*** STORED DATA

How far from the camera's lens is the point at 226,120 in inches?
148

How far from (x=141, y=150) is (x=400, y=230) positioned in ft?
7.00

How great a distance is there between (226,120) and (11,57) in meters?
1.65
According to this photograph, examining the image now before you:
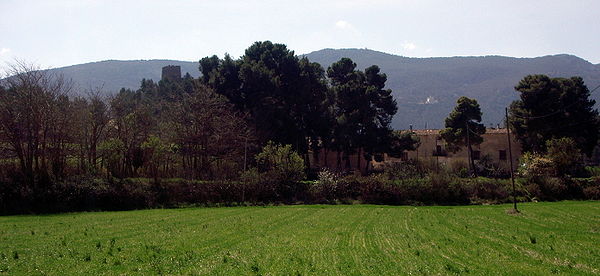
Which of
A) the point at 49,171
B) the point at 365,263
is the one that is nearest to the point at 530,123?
the point at 49,171

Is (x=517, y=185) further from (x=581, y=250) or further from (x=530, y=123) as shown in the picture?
(x=581, y=250)

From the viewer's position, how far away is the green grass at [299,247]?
14.1 m

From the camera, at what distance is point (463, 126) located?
2721 inches

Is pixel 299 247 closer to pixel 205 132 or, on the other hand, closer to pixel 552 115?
pixel 205 132

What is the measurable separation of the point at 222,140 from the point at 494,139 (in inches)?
1597

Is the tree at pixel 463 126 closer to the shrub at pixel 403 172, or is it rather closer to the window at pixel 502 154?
the window at pixel 502 154

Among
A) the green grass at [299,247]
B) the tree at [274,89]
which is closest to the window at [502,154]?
the tree at [274,89]

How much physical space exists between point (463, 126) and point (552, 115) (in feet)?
35.2

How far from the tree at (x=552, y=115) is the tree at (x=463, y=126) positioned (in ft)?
16.7

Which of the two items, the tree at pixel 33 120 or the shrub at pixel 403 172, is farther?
the shrub at pixel 403 172

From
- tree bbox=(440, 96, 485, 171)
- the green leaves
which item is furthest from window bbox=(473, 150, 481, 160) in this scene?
the green leaves

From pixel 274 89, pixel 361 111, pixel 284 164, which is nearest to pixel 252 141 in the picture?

******

## WHAT YOU ARE ASKED TO DO
Output every line of the data above verbatim, omitting the pictures.

## EXERCISE RESPONSE
How far from the camera's lens is the point at 226,120 in inches?
148

How far from (x=141, y=150) is (x=400, y=230) positioned in ft?
7.00

How great a distance is there between (226,120) and (11,57) in meters?
1.65
According to this photograph, examining the image now before you:
Which of
A) the point at 49,171
B) the point at 365,263
is the one that is nearest to the point at 530,123?
the point at 49,171

Is (x=517, y=185) further from (x=581, y=250) or further from (x=530, y=123) as shown in the picture?
(x=581, y=250)

From the viewer's position, how far away is the green grass at [299,247]?
14.1 m

From the camera, at what distance is point (463, 126) located?
2721 inches

Is pixel 299 247 closer to pixel 205 132 or, on the other hand, closer to pixel 552 115?
pixel 205 132

What is the measurable separation of the point at 222,140 from the point at 494,139 (in inches)?
1597

Is the tree at pixel 463 126 closer to the shrub at pixel 403 172, or is it rather closer to the window at pixel 502 154?
the window at pixel 502 154

Among
A) the green grass at [299,247]
B) the tree at [274,89]
which is closest to the window at [502,154]?
the tree at [274,89]

How much physical space exists between point (463, 126) and point (552, 115) (in feet)?
35.2

How far from the tree at (x=552, y=115) is the tree at (x=463, y=126) positioned (in ft)?
16.7

Which of the two items, the tree at pixel 33 120 or the shrub at pixel 403 172, is farther?
the shrub at pixel 403 172

From
- tree bbox=(440, 96, 485, 171)
- the green leaves
which item is furthest from window bbox=(473, 150, 481, 160) in this scene?
the green leaves

From pixel 274 89, pixel 361 111, pixel 284 164, which is nearest to pixel 252 141 in the picture?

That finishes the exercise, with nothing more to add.